PROBLEM STATEMENT:
Copy the covered bond article below word for word before the entries.

━━━ EXTRACTED TEXT ━━━

Newcomers have given the sector an increasingly international flavour over the past few years. If expectations are met, this trend will continue and investors will this year play host to an impressive range of new covered bond issuers from various countries. For a variety of reasons, including new regulations and the need for funding diversification, there is every expectation that the biggest, most liquid and highest-rated European bond segment is about to get bigger.

“Non-German issuance is increasingly prominent,” says Richard Kemmish, covered bond product manager at Dresdner Kleinwort Wasserstein. He estimates that new issuance from new jurisdictions could hit as much as €17 billion. German jumbo Pfandbrief new issuance is already outweighed by supply from Spain. Of the €135 billion-worth of jumbo covered bond issuance in 2005, 42% came from Spain and 34% from Germany.

“In Spain there is a change in issuance patterns away from large fixed-rate jumbos,” Kemmish says. The shift is towards new issues that are smaller, sometimes driven by reverse enquiry, have floating-rate coupons, are registered rather than bearer bonds and are denominated in non-euro currencies. “It’s a sign of the growing maturity of the cédulas market,” Kemmish says.

The Spanish cédulas market’s size and vibrancy have ensured that covered bonds are no longer seen as a dull German backwater, and further dynamism has been provided by issuers from Ireland and the UK that are creating top-quality securities that now attempt to vie for supremacy with the Pfandbrief. Now there is a new hierarchy of covered bonds, with some newcomers rising above the Pfandbrief.

━━━ DATA LINES ━━━

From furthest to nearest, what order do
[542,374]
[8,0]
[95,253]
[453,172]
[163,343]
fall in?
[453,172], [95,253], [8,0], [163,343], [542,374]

━━━

EXERCISE OUTPUT:
Newcomers have given the sector an increasingly international flavour over the past few years. If expectations are met, this trend will continue and investors will this year play host to an impressive range of new covered bond issuers from various countries. For a variety of reasons, including new regulations and the need for funding diversification, there is every expectation that the biggest, most liquid and highest-rated European bond segment is about to get bigger.

“Non-German issuance is increasingly prominent,” says Richard Kemmish, covered bond product manager at Dresdner Kleinwort Wasserstein. He estimates that new issuance from new jurisdictions could hit as much as €17 billion. German jumbo Pfandbrief new issuance is already outweighed by supply from Spain. Of the €135 billion-worth of jumbo covered bond issuance in 2005, 42% came from Spain and 34% from Germany.

“In Spain there is a change in issuance patterns away from large fixed-rate jumbos,” Kemmish says. The shift is towards new issues that are smaller, sometimes driven by reverse enquiry, have floating-rate coupons, are registered rather than bearer bonds and are denominated in non-euro currencies. “It’s a sign of the growing maturity of the cédulas market,” Kemmish says.

The Spanish cédulas market’s size and vibrancy have ensured that covered bonds are no longer seen as a dull German backwater, and further dynamism has been provided by issuers from Ireland and the UK that are creating top-quality securities that now attempt to vie for supremacy with the Pfandbrief. Now there is a new hierarchy of covered bonds, with some newcomers rising above the Pfandbrief.